* Work item
Please copy the data below exactly; none of the pictures in it belong in the copy.

* Source material
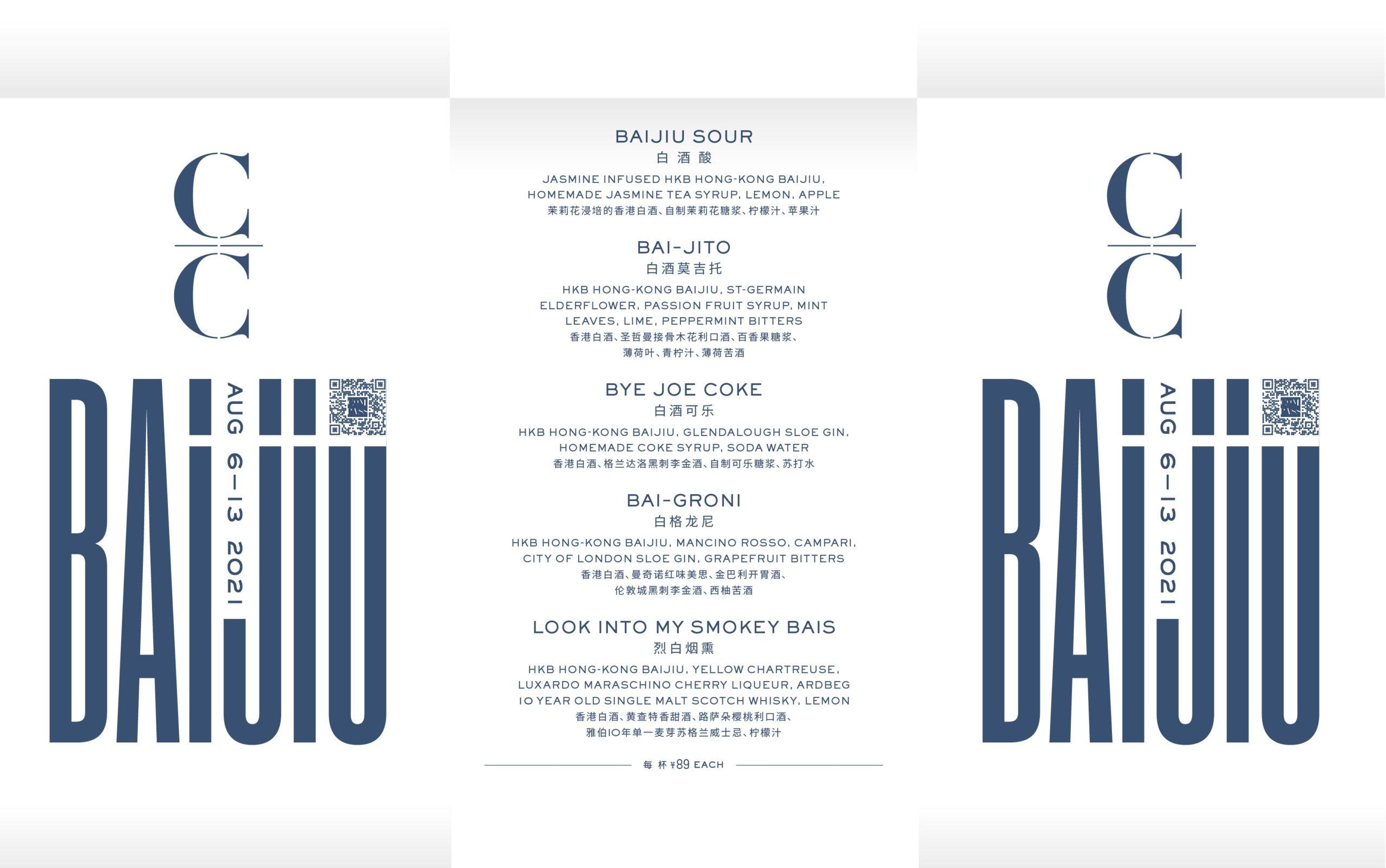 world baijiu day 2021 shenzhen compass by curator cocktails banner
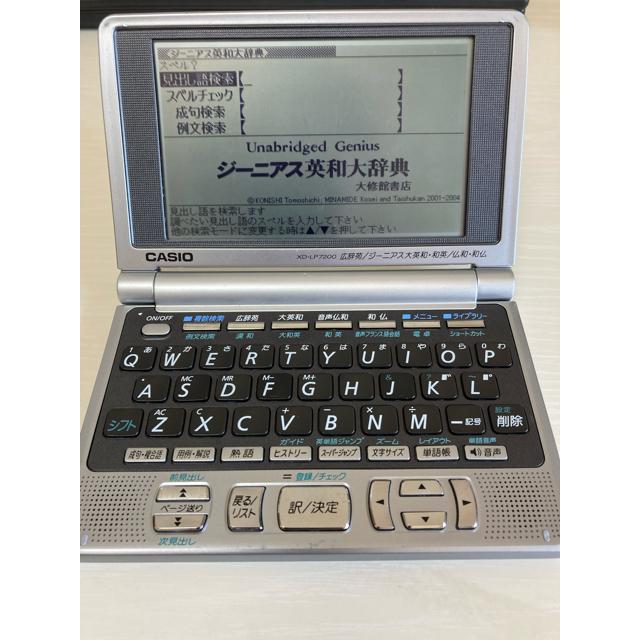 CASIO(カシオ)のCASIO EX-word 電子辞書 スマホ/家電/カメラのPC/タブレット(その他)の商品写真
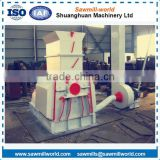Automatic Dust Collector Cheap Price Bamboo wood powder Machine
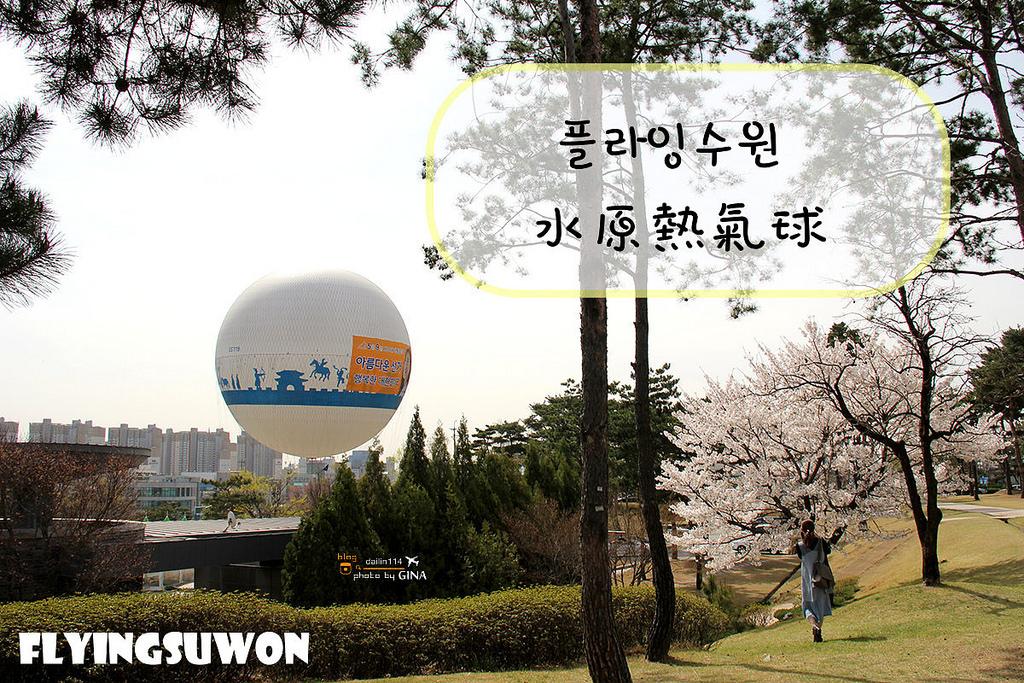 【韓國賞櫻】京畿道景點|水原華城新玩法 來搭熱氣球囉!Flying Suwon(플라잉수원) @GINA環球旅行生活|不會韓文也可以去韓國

* Result below
 world baijiu day 2021 shenzhen compass by curator cocktails banner
 CASIO(カシオ)のCASIO EX-word 電子辞書 スマホ/家電/カメラのPC/タブレット(その他)の商品写真
Automatic Dust Collector Cheap Price Bamboo wood powder Machine
 【韓國賞櫻】京畿道景點|水原華城新玩法 來搭熱氣球囉!Flying Suwon(플라잉수원) @GINA環球旅行生活|不會韓文也可以去韓國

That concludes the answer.